A sentença supõe um avanço significativo na luta pela justiça racial no campo do trabalho, mas restou um passo pendente. Dentro das principais expectativas do litígio, estava a regulamentação da responsabilidade civil das empresas pela tolerância de atos de racismo no trabalho. Isso seria importante porque abriria a possibilidade de indenização pecuniária, conforme a lógica de indenização de prejuízos materiais e morais causados pela ação ou omissão irresponsável da empresa contra as vítimas de discriminação racial.
Não cabe dúvida de que a decisão da Corte significou um progresso em matéria legislativa na Colômbia para contra-arrestar o fenômeno da discriminação racial no trabalho.

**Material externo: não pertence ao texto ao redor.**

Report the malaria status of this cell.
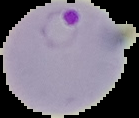

Parasitized.

image_type: cell region segmented out of the field of view; surrounding area masked to black
image_size: 139×118 pixels
preparation: thin blood smear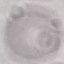
Summary:
  - Malaria status: uninfected
  - Image type: automatically extracted cell patch, resized to 64 × 64 pixels
  - Capture: smartphone camera at the microscope eyepiece
  - Stain: Giemsa
  - Preparation: thin blood smearReport the malaria status of this cell.
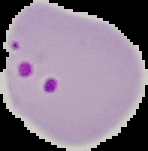

It is parasitized.

Summary:
  - Image type: segmented cell region on a black background
  - Preparation: thin blood smear
  - Image size: 148×151 pixelsLocate every Trypanosoma brucei.
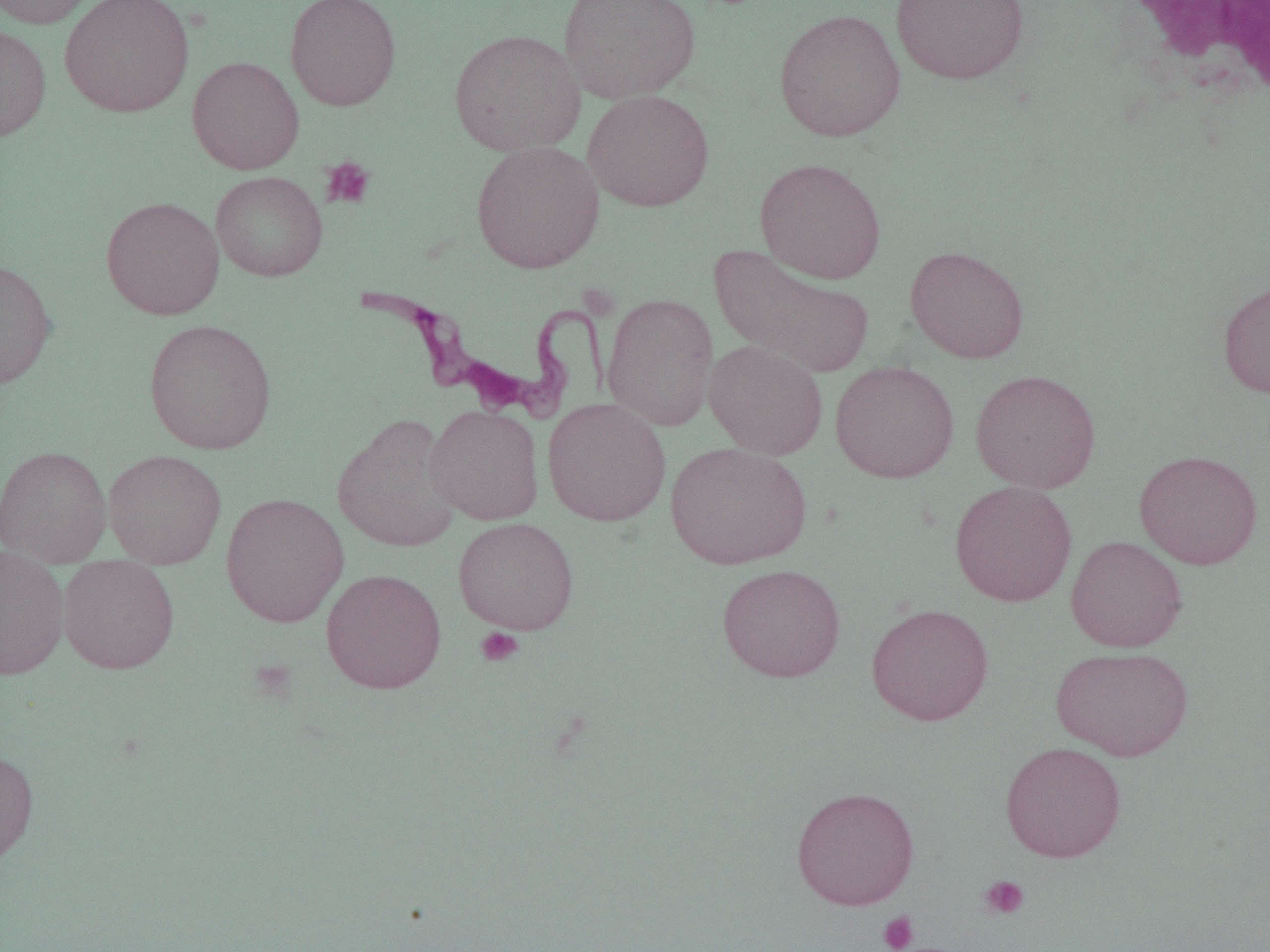
Approximate bounding boxes as (x1,y1)-(x2,y2) corner pairs in pixels.
Trypanosoma brucei: (355,287)-(615,424).

Uninfected red blood cell locations: (0,0)-(102,29), (59,0)-(194,118), (284,0)-(401,111), (558,0)-(702,104), (890,0)-(1030,85), (773,8)-(906,142), (0,23)-(51,142), (449,29)-(585,156), (187,55)-(304,175), (583,90)-(715,212), (470,141)-(605,274), (755,157)-(887,284), (210,171)-(328,282), (101,196)-(225,320), (708,244)-(874,379), (905,245)-(1029,363), (0,257)-(57,389), (1217,278)-(1270,398), (602,292)-(719,432), (143,318)-(277,454), (704,340)-(828,460), (830,360)-(959,483), (970,369)-(1102,494), (542,398)-(671,526), (424,405)-(544,525), (332,415)-(462,553), (666,441)-(812,570), (0,445)-(112,566), (103,449)-(227,570), (1134,449)-(1263,569), (950,480)-(1077,606), (220,492)-(349,627), (453,517)-(579,635), (1065,536)-(1187,652), (0,546)-(70,680), (58,556)-(179,673), (717,564)-(846,682), (321,568)-(447,694), (866,603)-(994,726), (1050,646)-(1194,760), (1001,742)-(1126,862), (0,747)-(39,872), (791,786)-(920,910). Platelet locations: (321,156)-(376,210), (475,627)-(524,667), (979,875)-(1030,920), (878,911)-(918,952). White blood cell locations: (1109,2)-(1270,114). Slide-level diagnosis: Trypanosoma brucei. Single field of view. Image is 1270×952 pixels. Thin blood film. Captured at 1000x magnification. Light microscopy.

Não obstante, tal como demonstra o caso de John Becerra, as normas não são suficientes se não forem aplicadas e, para isso, é necessária uma mudança na cultura organizacional das empresas e dos funcionários públicos encarregados da tarefa de prevenir e corrigir o assédio no trabalho baseado em raça. Por um lado, com uma mudança nas empresas, assegura-se uma consciência de não tolerância dos atos de discriminação e o desenvolvimento de mecanismos eficazes para a solução de conflitos. E por outro lado, com a mudança nas instituições estatais, consegue-se um trâmite eficiente, efetivo e oportuno das queixas de assédio no trabalho por raça e a consequente proteção dos direitos das vítimas de discriminação racial no emprego. É nesse sentido que vemos as ordens dadas pela Corte Constitucional, o que supõe um grande passo na efetividade da proteção dos direitos trabalhistas dos empregados afrodescendentes da empresa privada.
Adendo: Como advogada afro dedicada ao litígio em questões de justiça racial, expresso meu mais sincero agradecimento a John Jak Becerra Palacios por sua valentia e por sua coragem que são exemplo para nossa geração.
Maryluz Barragán González - Colômbia
Advogada, formada pela Universidade de Cartagena e mestre em Estudos Críticos de Raça pela Universidade da Califórnia, Los Angeles – UCLA. Foi assessora para a Colômbia em questões de responsabilidade extracontratual do Estado e diversidade no emprego público. Atualmente é pesquisadora da área de litígio estratégico da ONG Dejusticia. Também faz parte do Observatório de Discriminação Racial da Universidade dos Andes.